Emerging Threat Alert: 'OutlawCountry' Tool Used by CIA to Target Linux Systems

Latest response

I heart that the OS RHEL 6.x with Linux kernel 6.4-bit 2.6.32 installed could be affected
can you help me for work arround since im installing the RHEL 6.9
thanks

Responses

Hi Ilyasse,

The best "workaround" generally would be to install the latest secure and stable edition of RHEL, which actually is 7.4 !
For your convenience -> Red Hat Enterprise Linux 7.4 Product Download | Red Hat Enterprise Linux 7.4 Release Notes

Regards,
Christian

Hello Christian,

RHEL 6.9 is under full support. Not all ISV's support RHEL 7.x

I advise Ilyasse to open a support case.

Regards,

Jan Gerrit

Hi Jan Gerrit,

I know that RHEL 6.9 is fully supported ... but I don't think a new support case is necessary, as this issue is currently under investigation - or is your experience that in such a case, when Red Hat already is aware of a problem, it would accelerate the process ?

Regards,
Christian

Hi Christian,

I did not see Mark's posting. So there is not a real need for a Support Case, unless Ilyasse wants a possiblity to escalate to a duty manager if the investigation takes too much time.

Regards,

Jan Gerrit

Thanks for your quick feedback, Jan Gerrit. Mark and me must have posted the KB article at the same time - I hope you generally agree that using the latest stable edition of an operating system is always best practice though. :)

Regards,
Christian

Hi Christian,

I am a solution designer and have to say: the ISV is leading. If the ISV states I only certify my application for RHEL 6.x, I will not advise my customer to install RHEL 7.y (current).

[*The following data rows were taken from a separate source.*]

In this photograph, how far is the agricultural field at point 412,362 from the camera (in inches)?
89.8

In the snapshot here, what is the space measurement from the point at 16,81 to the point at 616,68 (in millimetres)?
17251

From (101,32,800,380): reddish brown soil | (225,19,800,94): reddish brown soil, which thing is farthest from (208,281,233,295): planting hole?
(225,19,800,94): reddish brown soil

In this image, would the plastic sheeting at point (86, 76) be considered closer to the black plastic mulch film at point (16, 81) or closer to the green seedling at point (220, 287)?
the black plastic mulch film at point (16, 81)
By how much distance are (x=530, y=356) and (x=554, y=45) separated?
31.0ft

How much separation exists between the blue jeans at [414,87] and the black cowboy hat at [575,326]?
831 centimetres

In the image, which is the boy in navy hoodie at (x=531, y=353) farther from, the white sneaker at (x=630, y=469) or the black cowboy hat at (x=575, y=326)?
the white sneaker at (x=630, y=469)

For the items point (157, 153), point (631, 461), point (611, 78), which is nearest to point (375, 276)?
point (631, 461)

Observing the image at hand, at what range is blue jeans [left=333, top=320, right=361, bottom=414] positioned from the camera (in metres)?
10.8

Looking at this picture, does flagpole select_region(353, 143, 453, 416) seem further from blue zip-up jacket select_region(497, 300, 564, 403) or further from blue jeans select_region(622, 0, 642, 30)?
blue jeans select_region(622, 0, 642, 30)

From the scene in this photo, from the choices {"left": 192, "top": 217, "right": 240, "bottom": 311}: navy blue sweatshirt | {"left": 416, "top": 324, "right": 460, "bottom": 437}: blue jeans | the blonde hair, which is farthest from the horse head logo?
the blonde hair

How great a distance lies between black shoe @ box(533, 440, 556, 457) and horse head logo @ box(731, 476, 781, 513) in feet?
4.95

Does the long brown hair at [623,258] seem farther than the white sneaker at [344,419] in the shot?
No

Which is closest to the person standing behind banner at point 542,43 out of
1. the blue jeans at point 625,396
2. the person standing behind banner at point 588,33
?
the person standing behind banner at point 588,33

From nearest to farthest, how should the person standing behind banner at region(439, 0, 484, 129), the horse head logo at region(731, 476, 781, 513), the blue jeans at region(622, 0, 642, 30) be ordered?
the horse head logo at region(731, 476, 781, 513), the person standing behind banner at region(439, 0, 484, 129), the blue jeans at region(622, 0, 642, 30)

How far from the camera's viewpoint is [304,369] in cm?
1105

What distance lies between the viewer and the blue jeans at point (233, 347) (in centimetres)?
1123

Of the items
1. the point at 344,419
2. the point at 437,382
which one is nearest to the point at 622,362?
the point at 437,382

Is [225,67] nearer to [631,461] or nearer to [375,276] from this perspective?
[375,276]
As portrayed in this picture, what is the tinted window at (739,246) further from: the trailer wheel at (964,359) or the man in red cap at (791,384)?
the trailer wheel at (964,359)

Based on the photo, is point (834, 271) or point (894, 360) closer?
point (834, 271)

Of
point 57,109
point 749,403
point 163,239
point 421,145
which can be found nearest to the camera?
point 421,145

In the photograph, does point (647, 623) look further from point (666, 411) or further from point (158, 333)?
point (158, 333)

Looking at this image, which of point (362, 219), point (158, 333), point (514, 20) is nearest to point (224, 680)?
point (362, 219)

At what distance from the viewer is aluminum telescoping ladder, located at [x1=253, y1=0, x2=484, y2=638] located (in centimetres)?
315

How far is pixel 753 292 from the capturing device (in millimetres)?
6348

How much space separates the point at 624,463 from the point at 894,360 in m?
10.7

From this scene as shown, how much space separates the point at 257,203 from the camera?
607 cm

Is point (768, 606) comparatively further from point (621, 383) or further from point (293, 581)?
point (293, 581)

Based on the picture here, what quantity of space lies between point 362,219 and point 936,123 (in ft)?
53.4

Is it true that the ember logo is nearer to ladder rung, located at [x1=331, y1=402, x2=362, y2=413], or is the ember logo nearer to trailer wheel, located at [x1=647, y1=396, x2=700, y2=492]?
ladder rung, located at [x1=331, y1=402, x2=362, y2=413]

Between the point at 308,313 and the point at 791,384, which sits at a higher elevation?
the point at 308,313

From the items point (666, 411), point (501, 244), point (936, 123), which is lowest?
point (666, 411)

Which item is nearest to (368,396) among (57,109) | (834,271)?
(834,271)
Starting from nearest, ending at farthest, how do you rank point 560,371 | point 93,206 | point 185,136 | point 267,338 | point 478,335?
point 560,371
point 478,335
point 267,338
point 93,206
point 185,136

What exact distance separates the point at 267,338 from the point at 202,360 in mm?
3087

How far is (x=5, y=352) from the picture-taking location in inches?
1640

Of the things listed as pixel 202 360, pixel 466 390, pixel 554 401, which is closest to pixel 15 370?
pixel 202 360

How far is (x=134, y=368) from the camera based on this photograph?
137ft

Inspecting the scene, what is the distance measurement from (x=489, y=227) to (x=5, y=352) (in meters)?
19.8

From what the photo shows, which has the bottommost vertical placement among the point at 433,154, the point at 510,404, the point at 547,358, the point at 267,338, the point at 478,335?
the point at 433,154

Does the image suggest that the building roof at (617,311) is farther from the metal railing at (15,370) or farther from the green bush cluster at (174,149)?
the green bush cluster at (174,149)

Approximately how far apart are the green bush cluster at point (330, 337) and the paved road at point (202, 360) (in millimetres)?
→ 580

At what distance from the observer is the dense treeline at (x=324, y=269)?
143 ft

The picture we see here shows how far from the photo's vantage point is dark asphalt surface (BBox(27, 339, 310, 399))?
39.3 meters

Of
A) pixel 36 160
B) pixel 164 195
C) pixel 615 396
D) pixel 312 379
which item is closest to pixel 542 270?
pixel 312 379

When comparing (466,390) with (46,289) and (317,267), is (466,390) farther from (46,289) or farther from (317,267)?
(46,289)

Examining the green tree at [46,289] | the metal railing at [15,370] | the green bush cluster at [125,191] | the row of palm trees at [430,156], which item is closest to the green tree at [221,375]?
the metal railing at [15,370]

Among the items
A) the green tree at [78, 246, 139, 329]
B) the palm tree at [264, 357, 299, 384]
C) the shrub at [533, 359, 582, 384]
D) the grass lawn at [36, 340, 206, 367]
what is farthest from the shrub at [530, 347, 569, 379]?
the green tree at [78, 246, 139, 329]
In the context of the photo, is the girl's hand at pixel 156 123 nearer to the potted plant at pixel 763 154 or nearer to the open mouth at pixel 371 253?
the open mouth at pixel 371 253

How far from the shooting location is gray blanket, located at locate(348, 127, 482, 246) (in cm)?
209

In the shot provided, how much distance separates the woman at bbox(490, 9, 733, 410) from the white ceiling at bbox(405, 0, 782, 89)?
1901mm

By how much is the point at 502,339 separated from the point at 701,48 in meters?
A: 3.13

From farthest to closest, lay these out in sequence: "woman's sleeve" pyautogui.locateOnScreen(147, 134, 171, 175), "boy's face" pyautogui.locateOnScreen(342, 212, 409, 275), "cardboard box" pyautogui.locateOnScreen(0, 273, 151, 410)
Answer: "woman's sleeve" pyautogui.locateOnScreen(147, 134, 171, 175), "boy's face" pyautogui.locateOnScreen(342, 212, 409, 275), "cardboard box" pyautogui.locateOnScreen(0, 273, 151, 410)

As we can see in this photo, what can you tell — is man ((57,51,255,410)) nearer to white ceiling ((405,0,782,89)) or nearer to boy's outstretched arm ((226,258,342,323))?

My advise is follow the EOL policies of Red Hat, do not use an end of life RHEL minor release.

If a customer can choose between major release, it is best practise to pick the highest GA major/minor release, for it will be supported for the longest time period.

Regards,

Jan Gerrit

"The ISV is leading" ... okay Jan Gerrit, that indeed is a point I of course agree with, now I can better understand your opinion, thank you for clarifying the reason why it can be appropriate to stick with an older (supported) edition.

Regards,
Christion

Thanks Christien and Jan for teh answers i'm agree with you Jan, RHEL 6.9 with patch is recommended as work arround so i need support for installing this patch

Best Regards Ilyasse

There is guidance on OutlawCountry at: https://access.redhat.com/solutions/3099221

Dear Mark

I checked the link but the action's steps are not clear, could you please more explain if you had already tested this workarround

Regards Ilyasse

There is no "exploit" or "vulnerability" involved in the OutlawCountry tool. It is a kernel module. A user must already have root access to load the kernel module, just like loading any other kernel module.

Presumably you have some security guidelines in place to ensure unprivileged users cannot gain root access, either via the root account, or via sudo, or via other unpatched security errata. Following that security policy is the way to prevent this tool being used against you.

After I run the "lsmod" command I didn't get nothing

[root@hostname ~]# lsmod | grep nf_table 
[root@hostname ~]# 

Is this mean that I have no problem with my RHEL??

That means the CIA currently don't have the OutlawCountry module loaded on your system.